Months of attempts to negotiate a ceasefire have yielded scant progress and negotiations are now on hold, with mediator Qatar saying it has told the two warring parties it would suspend its efforts until the sides are prepared to make concessions.

Abu Zuhri blamed the failure to reach a ceasefire deal that would end the Gaza war on Israeli Prime Minister Benjamin Netanyahu, who has repeatedly accused Hamas of foiling efforts.

"Hamas showed high flexibility to reach an agreement and it is still committed to that position and is interested in reaching an agreement that ends the war in Gaza," Abu Zuhri said.

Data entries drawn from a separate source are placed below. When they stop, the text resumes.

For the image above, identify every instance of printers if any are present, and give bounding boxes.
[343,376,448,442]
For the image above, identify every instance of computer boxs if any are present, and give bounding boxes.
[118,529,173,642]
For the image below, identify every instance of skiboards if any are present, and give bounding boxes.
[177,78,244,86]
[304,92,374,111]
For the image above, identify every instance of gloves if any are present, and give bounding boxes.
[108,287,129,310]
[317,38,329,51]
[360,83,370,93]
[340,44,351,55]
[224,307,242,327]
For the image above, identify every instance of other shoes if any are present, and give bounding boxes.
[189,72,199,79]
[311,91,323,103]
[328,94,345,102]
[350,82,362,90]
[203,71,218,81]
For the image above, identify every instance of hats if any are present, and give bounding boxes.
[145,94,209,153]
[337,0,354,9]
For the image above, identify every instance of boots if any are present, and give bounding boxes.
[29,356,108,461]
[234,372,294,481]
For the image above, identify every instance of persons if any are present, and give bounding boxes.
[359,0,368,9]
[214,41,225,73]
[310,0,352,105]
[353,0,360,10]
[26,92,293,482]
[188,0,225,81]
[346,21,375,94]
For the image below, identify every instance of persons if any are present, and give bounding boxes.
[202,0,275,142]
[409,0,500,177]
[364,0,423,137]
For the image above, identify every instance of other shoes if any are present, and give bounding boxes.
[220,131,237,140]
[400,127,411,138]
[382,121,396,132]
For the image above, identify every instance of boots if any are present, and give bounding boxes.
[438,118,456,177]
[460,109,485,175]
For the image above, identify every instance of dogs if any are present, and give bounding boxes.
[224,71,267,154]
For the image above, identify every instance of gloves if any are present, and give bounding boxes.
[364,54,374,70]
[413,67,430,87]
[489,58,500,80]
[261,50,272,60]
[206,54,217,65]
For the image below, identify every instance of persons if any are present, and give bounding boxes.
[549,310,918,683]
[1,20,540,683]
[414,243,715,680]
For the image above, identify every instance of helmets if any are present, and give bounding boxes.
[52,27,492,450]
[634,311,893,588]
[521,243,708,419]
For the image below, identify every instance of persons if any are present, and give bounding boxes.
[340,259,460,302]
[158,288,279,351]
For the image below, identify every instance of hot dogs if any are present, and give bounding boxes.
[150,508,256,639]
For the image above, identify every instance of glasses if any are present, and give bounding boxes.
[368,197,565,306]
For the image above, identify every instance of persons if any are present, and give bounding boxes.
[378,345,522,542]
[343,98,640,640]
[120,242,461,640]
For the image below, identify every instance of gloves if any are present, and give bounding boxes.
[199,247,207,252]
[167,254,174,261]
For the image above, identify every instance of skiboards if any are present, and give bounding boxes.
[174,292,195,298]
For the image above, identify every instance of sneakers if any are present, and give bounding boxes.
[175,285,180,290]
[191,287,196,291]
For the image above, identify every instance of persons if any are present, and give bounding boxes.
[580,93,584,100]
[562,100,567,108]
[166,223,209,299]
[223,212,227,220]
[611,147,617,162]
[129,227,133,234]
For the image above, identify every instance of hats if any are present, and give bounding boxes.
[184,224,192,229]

"The problem was always with Netanyahu who has always escaped from reaching an agreement," he added.

Hamas wants an agreement that ends the war in Gaza and sees the release of Israeli and foreign hostages as well as Palestinians jailed by Israel, while Netanyahu has said the war can only end after Hamas is eradicated.

In the Israeli-occupied West Bank, senior Palestinian Authority Hussein Al-Sheikh welcomed the agreement in Lebanon.

"We welcome the decision to ceasefire in Lebanon, and we call on the international community to pressure Israel to stop its criminal war in the Gaza Strip and the West Bank, and to stop all its escalatory measures against the Palestinian people," Sheikh, a confidant of President Mahmoud Abbas, posted on X.

US President Joe Biden said on Tuesday his administration was pushing for a ceasefire in Gaza.